Aber eine kleine Ziffer weist auf die Beschränktheit der Zahl hin: Nur Betriebe mit mehr als 50 Beschäftigen werden hier erfasst. Das sind für Leipziger Verhältnisse schon Großbetriebe. Eigentlich kann man die Zahl im Quartalsbericht nur so lesen: Die größeren Industriebetriebe in Leipzig haben die Größe ihrer Belegschaft binnen eines Jahres von 14.021 auf besagte 14.633 gesteigert.

Aber die meisten Unternehmen – auch im verarbeitenden Gewerbe – in Leipzig sind Klein-, Kleinst- und Winzig-Betriebe. Das Ergebnis aus dem “Zensus 2011”: 52.250 Leipziger sind im Verarbeitenden Gewerbe beschäftigt. Das ist dann schon eine andere Dimension – und es zeigt, welche Folgen für die Auftragsvergabe die Handvoll großer Ansiedlungen in Leipzig spielt. Immerhin sind das 20 Prozent aller Erwerbstätigen, die hier beschäftigt sind in dem, was man so klassisch “sekundärer Sektor” nennt. Hier werden die Produkte hergestellt, mit denen Leipzig Mehrwert erzeugt.

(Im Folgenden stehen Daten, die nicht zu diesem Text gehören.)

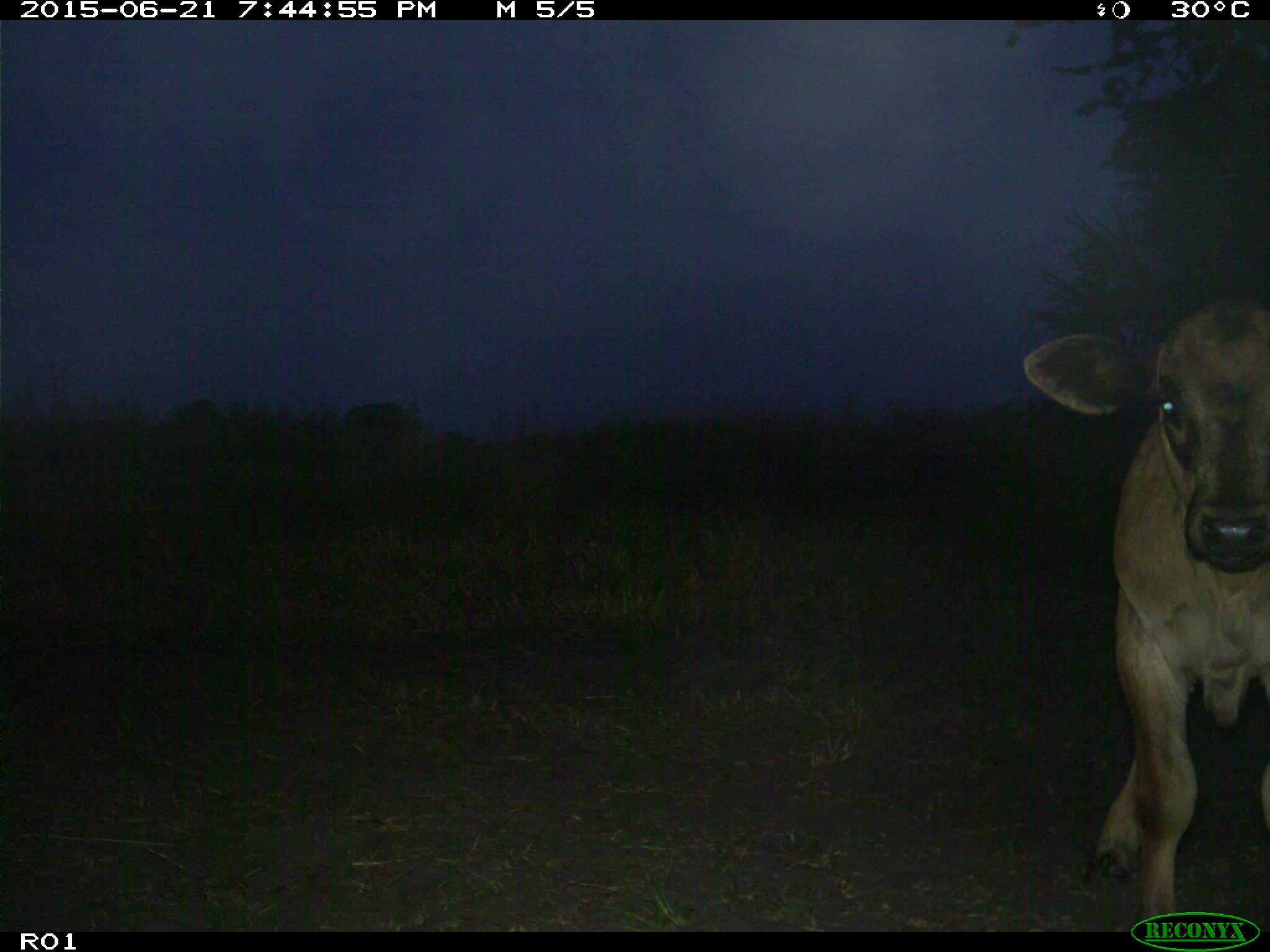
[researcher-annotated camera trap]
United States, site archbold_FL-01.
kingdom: Animalia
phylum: Chordata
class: Mammalia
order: Artiodactyla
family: Bovidae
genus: Bos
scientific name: Bos taurus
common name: domestic cow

Laut Quartalsbericht war das 2012 ein Umsatzwert von 6,2 Milliarden Euro – ein Dämpfer gegenüber 2011, als immerhin 6,6 Milliarden Euro umgesetzt wurden. Aber auf wichtigen Absatzmärkten – insbesondere für hochwertige Pkw aus Leipzig – herrscht eben leider eine Dauer-Finanzkrise. Oder Staatsschuldenkrise, wie es einige Experten nennen.

Es gibt in Leipzig auch noch ein bisschen Primärwirtschaft – Land- und Forstwirtschaft gehören dazu sowie die Fischerei. Hier waren 2011 nur ganze 1.920 Personen beschäftigt.

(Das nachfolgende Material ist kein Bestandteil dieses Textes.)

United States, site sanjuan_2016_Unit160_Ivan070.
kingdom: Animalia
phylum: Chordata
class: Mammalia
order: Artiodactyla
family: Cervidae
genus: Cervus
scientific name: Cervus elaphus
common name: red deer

Der größte Beschäftigungssektor in Leipzig ist der tertiäre: die Dienstleistungsbranche. Hier waren 2011 immerhin 207.140 Personen oder 79,3 Prozent aller Beschäftigten tätig. Der “Zensus 2011” ermöglicht auch einen Blick auf die Selbstständigen in Leipzig. Darüber geistern ja die verschiedensten Zahlen durch die Welt. Aber Fakt ist: Die meisten Erwerbstätigen in Leipzig sind Angestellte, genau: 220.750 im Jahr 2011. Dazu kamen 5.790 Beamtinnen und Beamte. Wirklich Selbstständige mit Beschäftigten – also Unternehmer im eigentlichen Sinn – gab es 11.020. Und dazu kamen dann noch 23.030 Einzelkämpfer – Selbstständige ohne Angestellte.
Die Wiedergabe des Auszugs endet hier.